To help explain the data density with HDLS, SLAM and Drones I’ve come up with possibly a slightly less confusing metaphor or perhaps no help at all. Steam, water and ice. With steam water in the gas phase and it’s molecules are far part (Drone Data), relatively speaking, water, liquid phase are tight (SLAM), and ice, water in solid form (HDLS) the molecules are tighter yet. With scanning the density of the points, like water molecules are tighter or farther apart based on the technology you are using and why we need to use different ones based on the scope of the project.
In the images I have included, the first one is created through HDLS using tripod mounted stationary FARO Focus. If you zoom in, you can see the handles on the cabinets, the images in the painting, etc, this is because the machine takes photos as part of the process, at least in this case) and maps them to the collected points, giving us a true 3D representation of the space, which is the back of a theater by the way.
In the second I have included both the SLAM cloud and HDLS together, you can see where the SLAM backfilled around the objects and the cabinets, giving us data to model from, the extents of walls, heights and profiles of objects, etc.
The last is solely a SLAM cloud, I can tell what and where the objects are but the cloud is just a mass, no photos, and the details/density would not allow us to determine, let’s say, the cabinet handles. Do you need definition of handles? Or in most cases of documenting existing, do you just need a volumetrically correct model that looks good in elevation and model view.

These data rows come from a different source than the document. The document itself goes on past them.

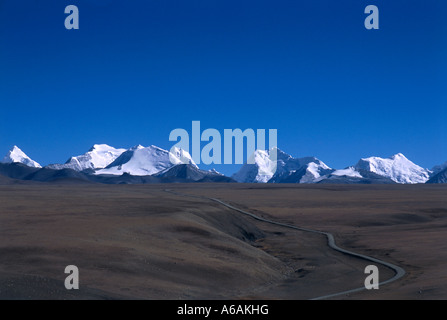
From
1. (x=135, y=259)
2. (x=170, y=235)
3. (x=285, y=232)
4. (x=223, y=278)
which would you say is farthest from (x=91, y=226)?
(x=285, y=232)

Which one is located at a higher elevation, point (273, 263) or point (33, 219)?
point (33, 219)

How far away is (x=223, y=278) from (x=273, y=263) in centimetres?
884

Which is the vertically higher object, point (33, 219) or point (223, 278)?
point (33, 219)

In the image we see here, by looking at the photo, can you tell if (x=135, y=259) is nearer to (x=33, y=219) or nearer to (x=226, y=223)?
(x=33, y=219)

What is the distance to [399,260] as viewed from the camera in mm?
41688
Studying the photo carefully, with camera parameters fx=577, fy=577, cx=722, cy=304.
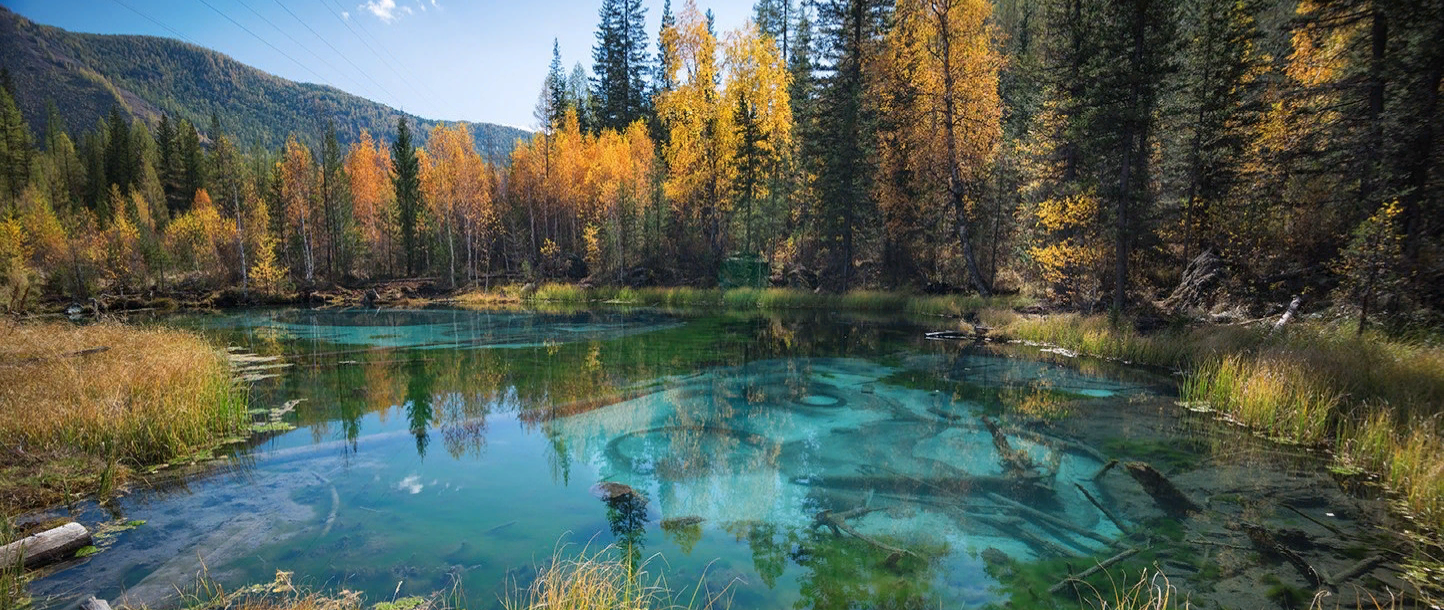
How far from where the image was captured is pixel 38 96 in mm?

We’ve completed projects where the client wanted a 3D database of almost everything because they were retrofitting an HVAC package into an existing and very significant building. They wanted to A) document everything properly and B) be able to fabricate any objects from the data in case they were damaged during construction. This was obviously a case where we needed to create high def scans through out the entire building, in classrooms though, which did not have significant architectural detail we used our own software, PKNail, to create the geometry. It’s the ability to blend technologies and capture methods that allows a service provider to best serve the client from a detail and budgetary point of view. After you’ve completed the data collection, made sure all the data is registered to each other, even from disparate sources, that is SLAM with HDLS, with Drone captured data, etc. you’ll need to choose whether you want Revit or Autocad…but that’s an entirely different conversation, however, more times than not when using these technologies together you are creating a robust 3D data base of the building that can be revisited for any questions or even new documentation needs.
Below are some screenshots that will put most to sleep but if you’ve read this far, maybe not. The large one is of combined clouds (HDLS / SLAM) of a building we completed in LA. They were registered together, and rendered in Revit / ReCap. The first of the smaller ones is a close up of a wall with just the SLAM cloud. The second is the HDLS data overlaid the wall in Revit, the last is just the data. You’ll notice how tight the HDLS Line, with very little spread between the data points. The SLAM data looks faded in comparison and the “spread” between the farthest data point and closest is about 1/2”, that is the HDLS line looks like it was drawing with a ball point pen, the SLAM with highlighter. Experience in dealing with both sets, pro and cons can help.